→ **TEXTE EXTRAIT**:
Depuis plusieurs années que je travaille comme pianiste avec des choeurs et des petits ensembles vocaux, et je dois souvent composer les accompagnements que je joue. Le travail d'accompagnement n'est pas une route balisée. L'accompagnateur est un interprète, bien sûr. Mais qu'interprétera-t-il lorsqu'il reçevra une chanson sans harmonisation, ni partition écrite? C'est alors que le rôle d'accompagnateur ("être avec") prend tout son sens, faisant appel à l'harmonisation, l'arrangement, parfois le 'coaching' et ensuite l'interprétation. C'est dans ce contexte-là que mes cours d'harmonie, suivis à Vinvent d'Indy, revêtent toute leur importance.

Comme il n'est pas rare que des profs de piano soient, comme moi, en situation d'accompagner et d'écrire de petits arrangements qu'ils jouent eux-mêmes ou pour leurs élèves, j'ai pensé partager quelques-unes de mes "miniatures" qui servent d'introduction à des chansons, ainsi qu'un petit air de danse yougoslave (Kolo) que j'ai harmonisé pour le piano. Nous regarderons leur écriture, les éléments qui les constituent et, dans le cas des introductions, leur rapport avec la pièce.

Pour trouver des façons de mettre en valeur les mélodies, les introduire, les accompagner ou les lier de ponts ou de transitions, je n'hésiterai pas à chercher l'inspiration dans tous les plans à la fois — qu'ils relèvent de l'aspect sonore, descriptif ou textuel de la pièce, ou simplement de l'imaginaire. Le secret, quant à moi, réside dans le temps et le coeur qu'on met à s'investir dans chaque détail de la pièce. Il y a toujours mille et un aspects à saisir dans une oeuvre, même si en partant je sais rarement lequel sera mis en evidence, ni même quand il se manifestera.

Le Loup, la biche et le chevalier

Le loup, la biche et le chevalier est une petite chanson enfantine dans le sens où elle nous rappelle les berceuses et contes de notre enfance.

L'introduction se fera fort simple (deux voix). Je la place dans un registre aigu (boîte à musique, petit mobile musical). J’ai emprunté sa structure harmonique au début de la chanson. Dans la main droite, toutefois, les notes de la première mesure ont été inversées (comparé à la mesure 5), alors que celles de la seconde mesure préservent l'harmonie, le rythme et les notes répétées, mais d'une façon plus libre.

→ **DONNÉES FOURNIES**:

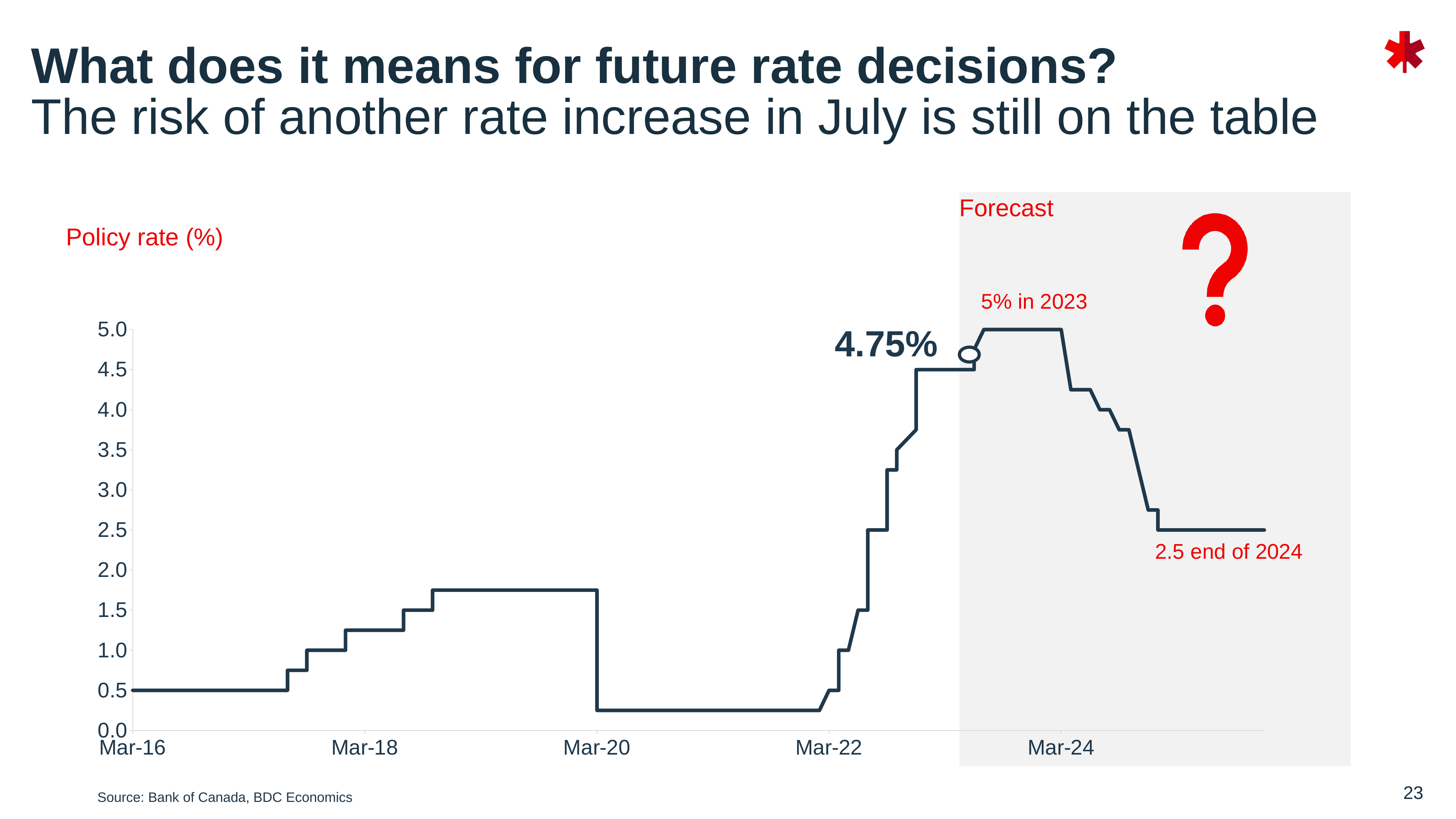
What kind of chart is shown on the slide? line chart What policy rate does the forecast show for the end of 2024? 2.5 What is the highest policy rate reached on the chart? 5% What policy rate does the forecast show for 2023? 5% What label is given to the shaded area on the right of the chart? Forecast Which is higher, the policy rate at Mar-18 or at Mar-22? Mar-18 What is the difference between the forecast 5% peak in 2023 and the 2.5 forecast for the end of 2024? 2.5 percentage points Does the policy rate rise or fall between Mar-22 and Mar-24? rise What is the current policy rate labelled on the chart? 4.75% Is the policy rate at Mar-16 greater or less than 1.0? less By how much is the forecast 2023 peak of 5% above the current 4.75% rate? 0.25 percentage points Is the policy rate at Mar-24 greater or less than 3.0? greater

→ **SÉRIE D'EXERCICES**:
1. D'après l'extrait sur l'accompagnement au piano, à quoi fait appel le rôle d'accompagnateur lorsqu'une chanson arrive sans harmonisation ni partition écrite ? Donnez-en la liste complète.
2. Recopiez fidèlement le passage de l'extrait sur l'accompagnement au piano qui s'ouvre sur les mots contenant « Comme il n'est » et se clôt sur « avec la pièce. ».
Servez-vous uniquement de l'extrait sur l'accompagnement au piano pour répondre.

→ **CORRIGÉ**:
1.
- l'harmonisation
- l'arrangement
- parfois le « coaching »
- l'interprétation

2.
Comme il n'est pas rare que des profs de piano soient, comme moi, en situation d'accompagner et d'écrire de petits arrangements qu'ils jouent eux-mêmes ou pour leurs élèves, j'ai pensé partager quelques-unes de mes "miniatures" qui servent d'introduction à des chansons, ainsi qu'un petit air de danse yougoslave (Kolo) que j'ai harmonisé pour le piano. Nous regarderons leur écriture, les éléments qui les constituent et, dans le cas des introductions, leur rapport avec la pièce.